Vectorization
Contents
Vectorization#
NumPy is very fast if operations are applied to whole arrays instead of element-by-element. Thus, we should try to avoid iterating through array elements and processing single elements. This idea is known as vectorization.
import numpy as np
Example: Vectorization via Indexing#
Imagine we have a vector of length \(n\), where \(n\) is even. We would like to interchange each number at an even index with its successor. The result shall be stored in a new array.
Here is the code based on a loop:
def interchange_loop(a):
result = np.empty_like(a)
for k in range(0, int(a.size / 2)):
result[2 * k] = a[2 * k + 1]
result[2 * k + 1] = a[2 * k]
return result
print(interchange_loop(np.array([1, 2, 3, 4, 5, 6, 7, 8])))
[2 1 4 3 6 5 8 7]
And here with vectorization:
def interchange_vectorized(a):
result = np.empty_like(a)
result[0::2] = a[1::2]
result[1::2] = a[0::2]
return result
print(interchange_vectorized(np.array([1, 2, 3, 4, 5, 6, 7, 8])))
[2 1 4 3 6 5 8 7]
Now let’s look at the execution times:
%%timeit
interchange_loop(np.zeros(1000))
178 µs ± 5.66 µs per loop (mean ± std. dev. of 7 runs, 10,000 loops each)
%%timeit
interchange_vectorized(np.zeros(1000))
2.96 µs ± 266 ns per loop (mean ± std. dev. of 7 runs, 100,000 loops each)
The speed-up is of a factor of almost 75 for \(n=1000\) and becomes much better if \(n\) grows.
Example: Vectorization via Broadcasting#
Given two lists of numbers we want to have a two-dimensional array containing all products from these numbers.

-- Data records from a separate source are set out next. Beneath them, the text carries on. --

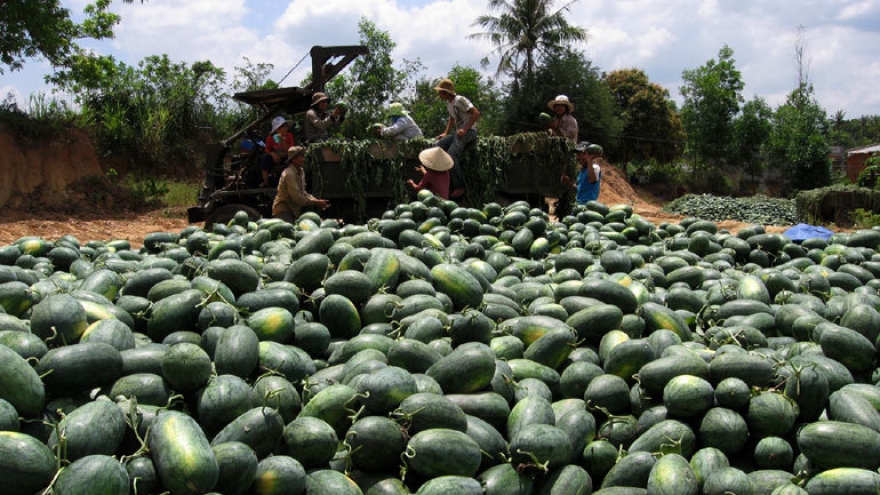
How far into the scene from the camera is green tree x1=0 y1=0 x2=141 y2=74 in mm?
18344

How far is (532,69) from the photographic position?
35719mm

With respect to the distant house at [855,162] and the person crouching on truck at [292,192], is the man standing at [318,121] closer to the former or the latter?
the person crouching on truck at [292,192]

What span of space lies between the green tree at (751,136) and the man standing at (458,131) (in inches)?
1527

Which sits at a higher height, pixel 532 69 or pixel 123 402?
pixel 532 69

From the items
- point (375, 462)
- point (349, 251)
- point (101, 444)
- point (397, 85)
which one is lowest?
point (375, 462)

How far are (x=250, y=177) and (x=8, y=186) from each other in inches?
438

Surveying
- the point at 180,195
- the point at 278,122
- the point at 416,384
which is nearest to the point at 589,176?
the point at 278,122

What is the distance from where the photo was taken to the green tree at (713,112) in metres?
44.7

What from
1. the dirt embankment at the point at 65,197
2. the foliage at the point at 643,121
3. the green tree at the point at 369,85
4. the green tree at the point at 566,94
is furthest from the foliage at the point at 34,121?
the foliage at the point at 643,121

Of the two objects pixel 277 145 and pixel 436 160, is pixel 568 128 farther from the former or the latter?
pixel 277 145

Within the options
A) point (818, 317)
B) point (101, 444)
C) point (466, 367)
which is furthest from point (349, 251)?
point (818, 317)

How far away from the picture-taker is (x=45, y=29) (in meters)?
19.1

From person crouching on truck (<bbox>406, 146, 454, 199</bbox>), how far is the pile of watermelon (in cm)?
504

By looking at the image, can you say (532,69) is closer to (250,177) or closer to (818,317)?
(250,177)
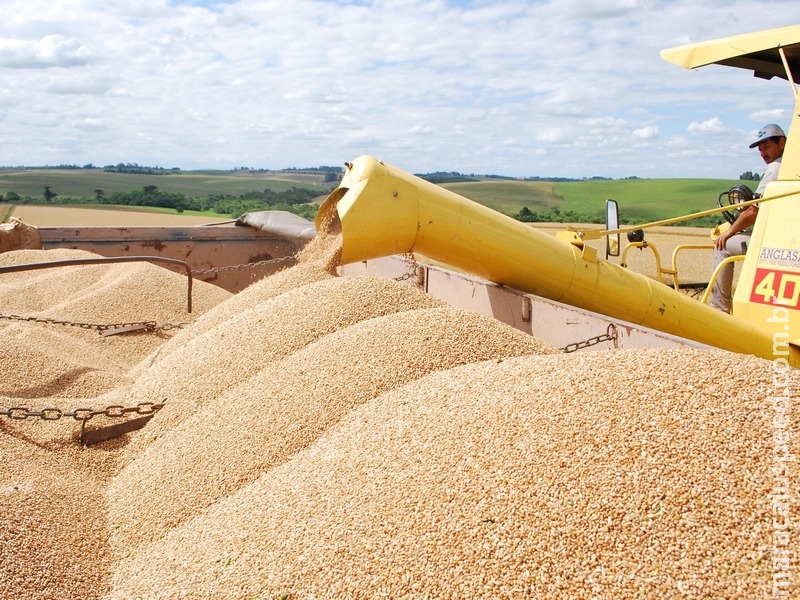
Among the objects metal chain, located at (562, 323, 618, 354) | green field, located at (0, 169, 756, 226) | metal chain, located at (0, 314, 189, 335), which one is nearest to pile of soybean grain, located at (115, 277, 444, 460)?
metal chain, located at (562, 323, 618, 354)

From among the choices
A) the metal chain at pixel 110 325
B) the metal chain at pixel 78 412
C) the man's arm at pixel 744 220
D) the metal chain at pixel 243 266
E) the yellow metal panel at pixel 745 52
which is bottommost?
the metal chain at pixel 78 412

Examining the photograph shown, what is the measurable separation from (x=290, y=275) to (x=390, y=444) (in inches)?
84.9

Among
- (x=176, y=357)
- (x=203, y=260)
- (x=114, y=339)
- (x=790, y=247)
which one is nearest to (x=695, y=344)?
(x=790, y=247)

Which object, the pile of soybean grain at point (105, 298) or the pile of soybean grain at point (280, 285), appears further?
the pile of soybean grain at point (105, 298)

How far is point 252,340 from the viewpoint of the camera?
344 centimetres

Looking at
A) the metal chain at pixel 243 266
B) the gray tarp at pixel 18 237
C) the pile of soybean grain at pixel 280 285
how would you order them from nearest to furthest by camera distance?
the pile of soybean grain at pixel 280 285, the metal chain at pixel 243 266, the gray tarp at pixel 18 237

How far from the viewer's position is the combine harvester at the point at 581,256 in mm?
3465

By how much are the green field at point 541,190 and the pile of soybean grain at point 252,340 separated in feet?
61.5

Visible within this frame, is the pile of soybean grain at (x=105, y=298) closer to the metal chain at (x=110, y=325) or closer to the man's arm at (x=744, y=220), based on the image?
the metal chain at (x=110, y=325)

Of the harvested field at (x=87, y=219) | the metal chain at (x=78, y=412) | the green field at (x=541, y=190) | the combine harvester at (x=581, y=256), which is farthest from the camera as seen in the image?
the green field at (x=541, y=190)

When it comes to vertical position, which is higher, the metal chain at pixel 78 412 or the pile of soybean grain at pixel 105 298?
the pile of soybean grain at pixel 105 298

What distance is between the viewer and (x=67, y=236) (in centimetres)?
648

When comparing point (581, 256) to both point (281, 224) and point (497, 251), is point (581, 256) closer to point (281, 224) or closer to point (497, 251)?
point (497, 251)

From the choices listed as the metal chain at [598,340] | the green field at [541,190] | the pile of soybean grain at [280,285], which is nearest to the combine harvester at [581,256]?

Here is the code based on a loop:
def products_loop(a, b):
result = np.empty((len(a), len(b)))
for i in range(0, len(a)):
for j in range(0, len(b)):
result[i, j] = a[i] * b[j]
return result
print(products_loop(range(1000), range(1000)))
[[0.00000e+00 0.00000e+00 0.00000e+00 ... 0.00000e+00 0.00000e+00
0.00000e+00]
[0.00000e+00 1.00000e+00 2.00000e+00 ... 9.97000e+02 9.98000e+02
9.99000e+02]
[0.00000e+00 2.00000e+00 4.00000e+00 ... 1.99400e+03 1.99600e+03
1.99800e+03]
...
[0.00000e+00 9.97000e+02 1.99400e+03 ... 9.94009e+05 9.95006e+05
9.96003e+05]
[0.00000e+00 9.98000e+02 1.99600e+03 ... 9.95006e+05 9.96004e+05
9.97002e+05]
[0.00000e+00 9.99000e+02 1.99800e+03 ... 9.96003e+05 9.97002e+05
9.98001e+05]]
And here with vectorization:
def products_vectorized(a, b):
result = np.array([a]).T * np.array([b])
return result
print(products_vectorized(range(1000), range(1000)))
[[ 0 0 0 ... 0 0 0]
[ 0 1 2 ... 997 998 999]
[ 0 2 4 ... 1994 1996 1998]
...
[ 0 997 1994 ... 994009 995006 996003]
[ 0 998 1996 ... 995006 996004 997002]
[ 0 999 1998 ... 996003 997002 998001]]
Hint
The T
member variable of a NumPy array provides the transposed array. It’s not a copy (expensive) but a view (cheap). For detail see Linear Algebra Functions.
Execution times:
%%timeit
products_loop(range(1000), range(1000))
248 ms ± 3.36 ms per loop (mean ± std. dev. of 7 runs, 1 loop each)
%%timeit
products_vectorized(range(1000), range(1000))
1.25 ms ± 11.4 µs per loop (mean ± std. dev. of 7 runs, 1,000 loops each)
Speed-up is factor 200 for lists of lenth 1000.
Important#
Whenever you see a loop in numerical routines, spend some time to vectorize it. Almost always that’s possible. Often vectorization also increases readability of the code.